Allerdings, wenn ich auf Direct x9 spiele, kann ich bei jedem Spiel die Settings einstellen wie ich will, die FPS Rate liegt dann immer bei ca 23 fps, wobei ich da nich sagen kann woran es liegt, vielleicht kann mir da ja einer helfen???
Kann auch sein das es an Vista liegt oder so.
Qualitativ ist das Notebook aller erste Sahne, wenn du W-Lan aus hast, hält der Laptop etwa 2.5 Stunden, wenn W-LAN an ist, hält der Akku etwa 1,75 Stunden.
Vielleicht kann mir ja auch jemand mit dem fps Problem helfen, das Problem tritt bei allen Spielen auf die ich bis jetzt drauf hatte: Colin McRae Dirt 1, GTA San Andreas, CoD2 (aber nur bei Direct X9)


----------



## redbull320 (31. Dezember 2009)

hi,

danke erstmal.

also beim notebook lege ich wert darauf das es schnell is also das ich nich ewig warten muss bis sich was öffnet, dann sollte das einigermaßen gametauglich sein, da ich wie gesagt manchmal cod o.ä. mit freunden zocken möchte..

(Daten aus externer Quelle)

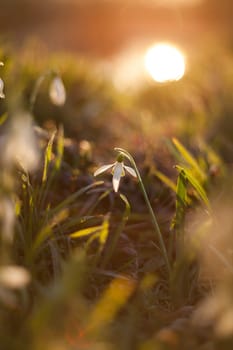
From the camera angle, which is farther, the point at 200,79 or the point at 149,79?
the point at 149,79

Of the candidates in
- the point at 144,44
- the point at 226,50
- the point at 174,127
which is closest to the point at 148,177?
the point at 174,127

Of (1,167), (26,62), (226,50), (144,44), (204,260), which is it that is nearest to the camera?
(1,167)

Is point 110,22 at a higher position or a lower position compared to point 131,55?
higher

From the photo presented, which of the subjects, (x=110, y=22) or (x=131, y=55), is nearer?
(x=131, y=55)

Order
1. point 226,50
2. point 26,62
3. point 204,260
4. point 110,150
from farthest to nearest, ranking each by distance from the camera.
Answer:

wichtig is noch das er nich zu laut und zu heiß wird, und das er ein paar kleine extras hat.. und es sollte qualität sein

hoffe mal das is in der preisklasse machbar, wenn nich nehmt die extras  und die qualität weg ^^

greez
redbull


----------



## Herbboy (31. Dezember 2009)

redbull320 schrieb:


> okeee dankeschöön, könnt ihr mir vllt bessere bis 600€ empfehlen??
> 
> Greez


 
wozu? das samsung ist doch gut. ^^  ich versteh den einwand von achtbit da auch nicht. was schadet eine gute CPU denn? es geht ja hier eben NICHT um die bestmögliche gamingpower, und ne gute CPU kann man in vielen situationen auch außerhalb von gaming brauchen, wo die graka null rolle spielt....

oder meintest du jetzt etwa doch, dass Modern Warfare 2 drauf laufen soll und nicht nur CoD2 ?


----------



## AchtBit (31. Dezember 2009)

Ich hab ja auch nur das Verhältnis von Rechenpower zu Grafikpower bemängelt. Ansonsten ist das Notebook noch das beste von den oben gelisteten. 

Ich würd halt auch drauf achten, wenn schon neues Notebook dann auch mit aktueller HW und nicht irgendwelche Technik älter als max 6 Monate.

Ausserdem würd ich immer gucken ob die CPU Termal Monitor Technolgie unterstützt. Gerade im Mobile Sektor ein bedeutendes Merkmal.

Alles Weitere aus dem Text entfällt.